# OBJETIVO DEL EJERCICIO:
¿Qué líneas de las filas de abajo contienen la cadena "fill"? Extráelas todas, teniendo en cuenta mayúsculas y minúsculas.
========================================
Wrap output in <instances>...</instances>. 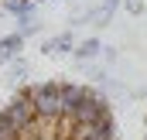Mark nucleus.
Here are the masks:
<instances>
[{
	"label": "nucleus",
	"instance_id": "obj_6",
	"mask_svg": "<svg viewBox=\"0 0 147 140\" xmlns=\"http://www.w3.org/2000/svg\"><path fill=\"white\" fill-rule=\"evenodd\" d=\"M144 140H147V137H144Z\"/></svg>",
	"mask_w": 147,
	"mask_h": 140
},
{
	"label": "nucleus",
	"instance_id": "obj_1",
	"mask_svg": "<svg viewBox=\"0 0 147 140\" xmlns=\"http://www.w3.org/2000/svg\"><path fill=\"white\" fill-rule=\"evenodd\" d=\"M21 48H24V34H21V31H14V34H3V38H0V65L14 62V58L21 55Z\"/></svg>",
	"mask_w": 147,
	"mask_h": 140
},
{
	"label": "nucleus",
	"instance_id": "obj_5",
	"mask_svg": "<svg viewBox=\"0 0 147 140\" xmlns=\"http://www.w3.org/2000/svg\"><path fill=\"white\" fill-rule=\"evenodd\" d=\"M123 7L130 14H144V0H123Z\"/></svg>",
	"mask_w": 147,
	"mask_h": 140
},
{
	"label": "nucleus",
	"instance_id": "obj_3",
	"mask_svg": "<svg viewBox=\"0 0 147 140\" xmlns=\"http://www.w3.org/2000/svg\"><path fill=\"white\" fill-rule=\"evenodd\" d=\"M72 55H75V58H82V62H86V58H96V55H103V41H99V38H86V41L75 44Z\"/></svg>",
	"mask_w": 147,
	"mask_h": 140
},
{
	"label": "nucleus",
	"instance_id": "obj_4",
	"mask_svg": "<svg viewBox=\"0 0 147 140\" xmlns=\"http://www.w3.org/2000/svg\"><path fill=\"white\" fill-rule=\"evenodd\" d=\"M7 10H14V14H24V10H31L34 3H41V0H0Z\"/></svg>",
	"mask_w": 147,
	"mask_h": 140
},
{
	"label": "nucleus",
	"instance_id": "obj_2",
	"mask_svg": "<svg viewBox=\"0 0 147 140\" xmlns=\"http://www.w3.org/2000/svg\"><path fill=\"white\" fill-rule=\"evenodd\" d=\"M72 51H75L72 31H62V34H55V38L45 41V55H72Z\"/></svg>",
	"mask_w": 147,
	"mask_h": 140
}]
</instances>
========================================
# RESPUESTA:
	"mask_svg": "<svg viewBox=\"0 0 147 140\" xmlns=\"http://www.w3.org/2000/svg\"><path fill=\"white\" fill-rule=\"evenodd\" d=\"M144 140H147V137H144Z\"/></svg>",
	"mask_svg": "<svg viewBox=\"0 0 147 140\" xmlns=\"http://www.w3.org/2000/svg\"><path fill=\"white\" fill-rule=\"evenodd\" d=\"M21 48H24V34H21V31H14V34H3V38H0V65L14 62V58L21 55Z\"/></svg>",
	"mask_svg": "<svg viewBox=\"0 0 147 140\" xmlns=\"http://www.w3.org/2000/svg\"><path fill=\"white\" fill-rule=\"evenodd\" d=\"M123 7L130 14H144V0H123Z\"/></svg>",
	"mask_svg": "<svg viewBox=\"0 0 147 140\" xmlns=\"http://www.w3.org/2000/svg\"><path fill=\"white\" fill-rule=\"evenodd\" d=\"M72 55H75V58H82V62H86V58H96V55H103V41H99V38H86V41L75 44Z\"/></svg>",
	"mask_svg": "<svg viewBox=\"0 0 147 140\" xmlns=\"http://www.w3.org/2000/svg\"><path fill=\"white\" fill-rule=\"evenodd\" d=\"M7 10H14V14H24V10H31L34 3H41V0H0Z\"/></svg>",
	"mask_svg": "<svg viewBox=\"0 0 147 140\" xmlns=\"http://www.w3.org/2000/svg\"><path fill=\"white\" fill-rule=\"evenodd\" d=\"M72 51H75L72 31H62V34H55V38L45 41V55H72Z\"/></svg>",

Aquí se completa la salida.